Millennial offended by fact that parents still have sex

A Cardiff millennial has taken to social media to voice concerns that his mum and dad are still bonking.

18-year-old Josh Spunkbubble took to Facebook to voice his concerns about the fact that his parents still have sex. He has also threatened to start a Youtube Channel to highlight his concerns and issues surrounding quadragenarian sex.

Spunkbubble told Walesoncraic:

“I just don’t think it is acceptable! People need to be made aware of the dangers of accidentally hearing your Mum and Dad humping in the middle of the night!
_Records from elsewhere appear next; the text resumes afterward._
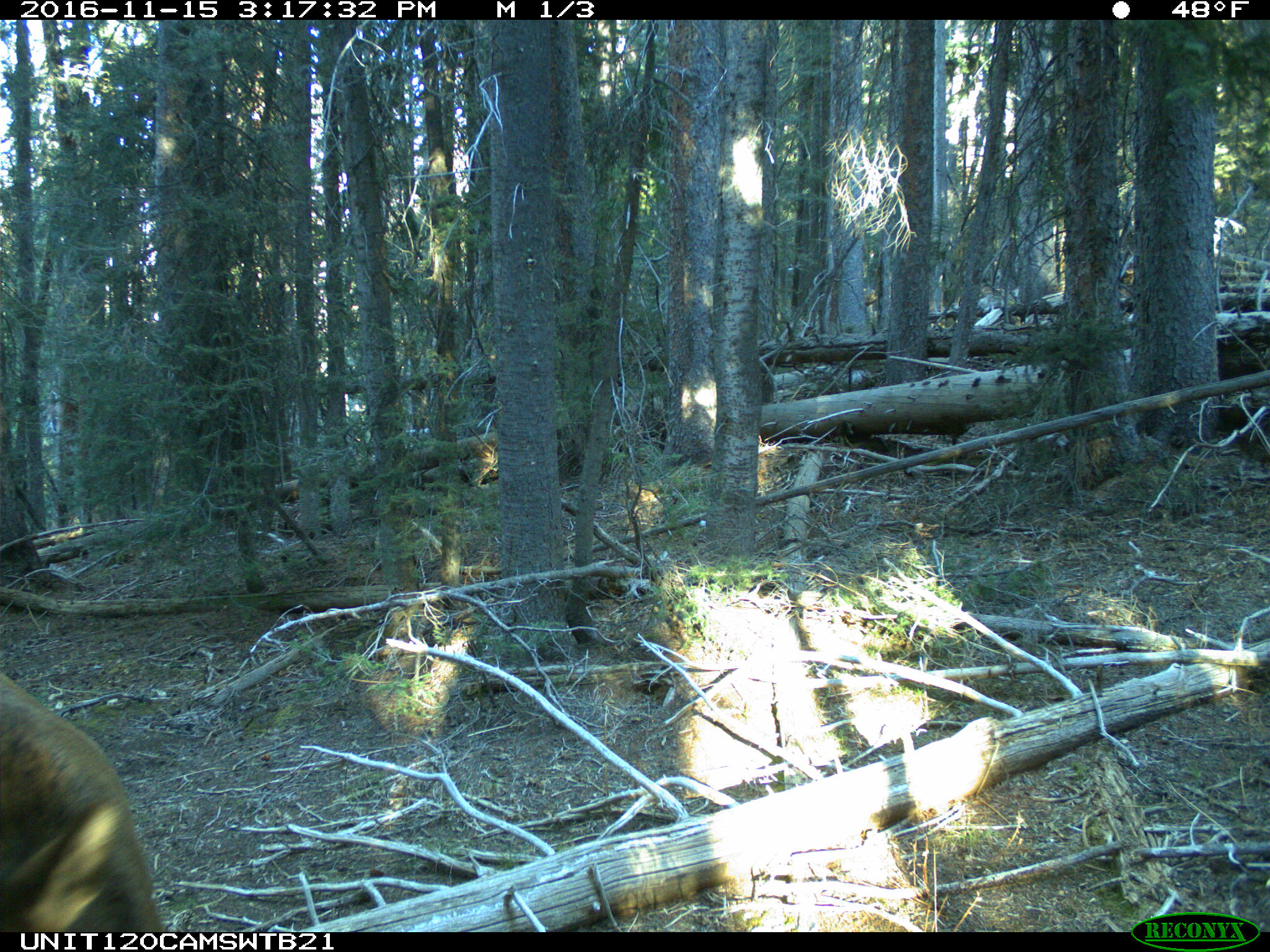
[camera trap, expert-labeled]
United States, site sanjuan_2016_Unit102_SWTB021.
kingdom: Animalia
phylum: Chordata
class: Mammalia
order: Artiodactyla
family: Cervidae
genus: Cervus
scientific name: Cervus elaphus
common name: red deer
Just hearing the Old Man when he hits the vinegar strokes is the worst ever. I have to turn my music up to drown out the sound. Thank God for Mumford and Sons!”

He also highlighted concerns with the possibility of hearing the patter of tiny feet in the future.
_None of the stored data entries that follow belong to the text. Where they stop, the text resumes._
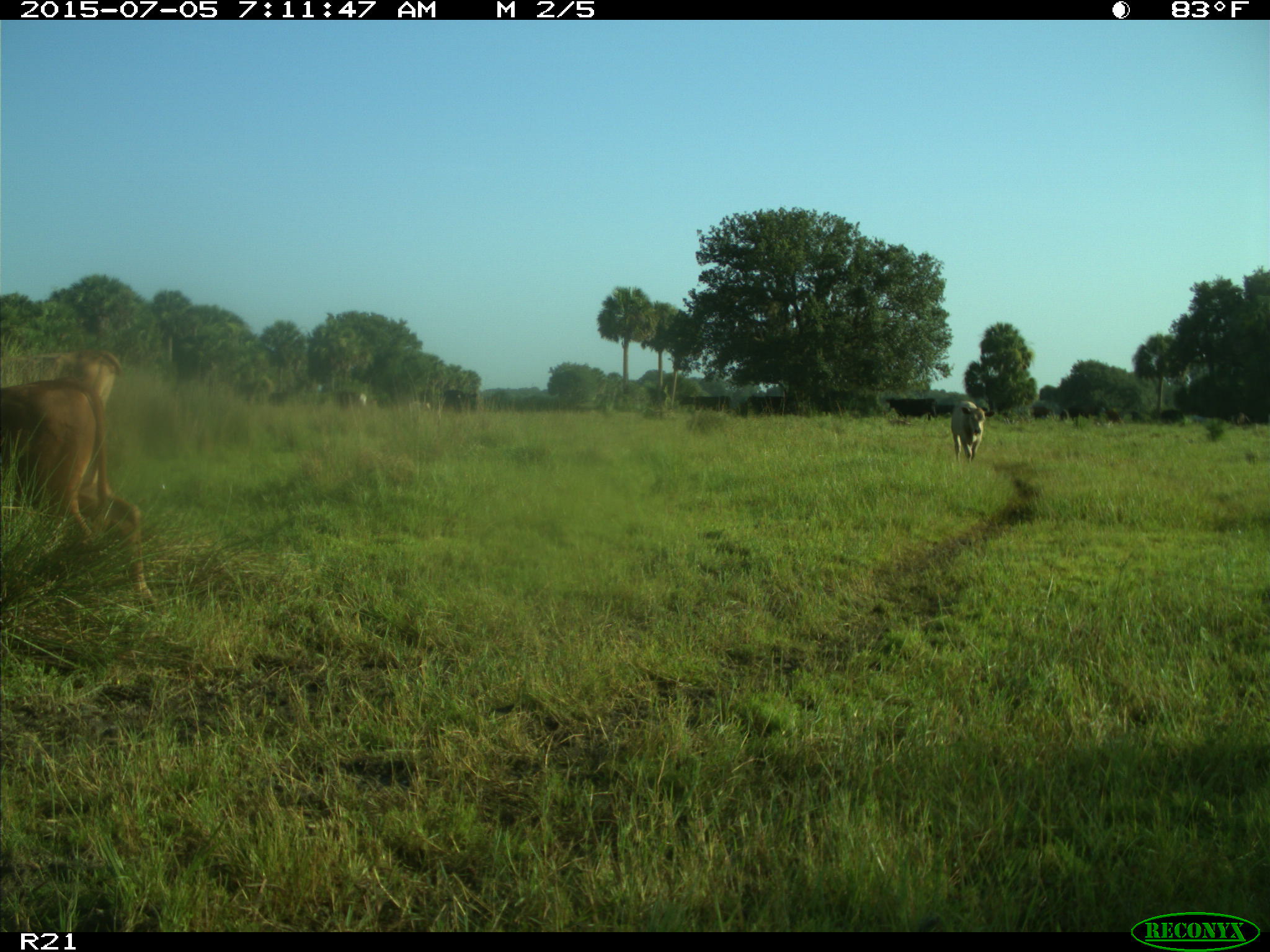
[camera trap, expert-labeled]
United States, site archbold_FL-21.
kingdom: Animalia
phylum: Chordata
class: Mammalia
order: Artiodactyla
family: Bovidae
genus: Bos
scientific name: Bos taurus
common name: domestic cow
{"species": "Bos taurus (domestic cow)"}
“F*ck knows what would happen if my Mum caught pregnant too! They need to be going to bed at a decent hour and getting rest. I have no problem with them reading some John Grisham or Martina Cole with a bedside lamp on. But when I hear them watching ‘jazz movies’ in bed together it just turns my stomach!”

At the time of publishing, Spunkbubble was believed to be considering legal action against both his mother and father. When we contacted Mavis and Billy Spunkbubble for their side of events, they both declined to comment. However, Billy was heard to shout over his shoulder “It’s time that little shit left home anyway!”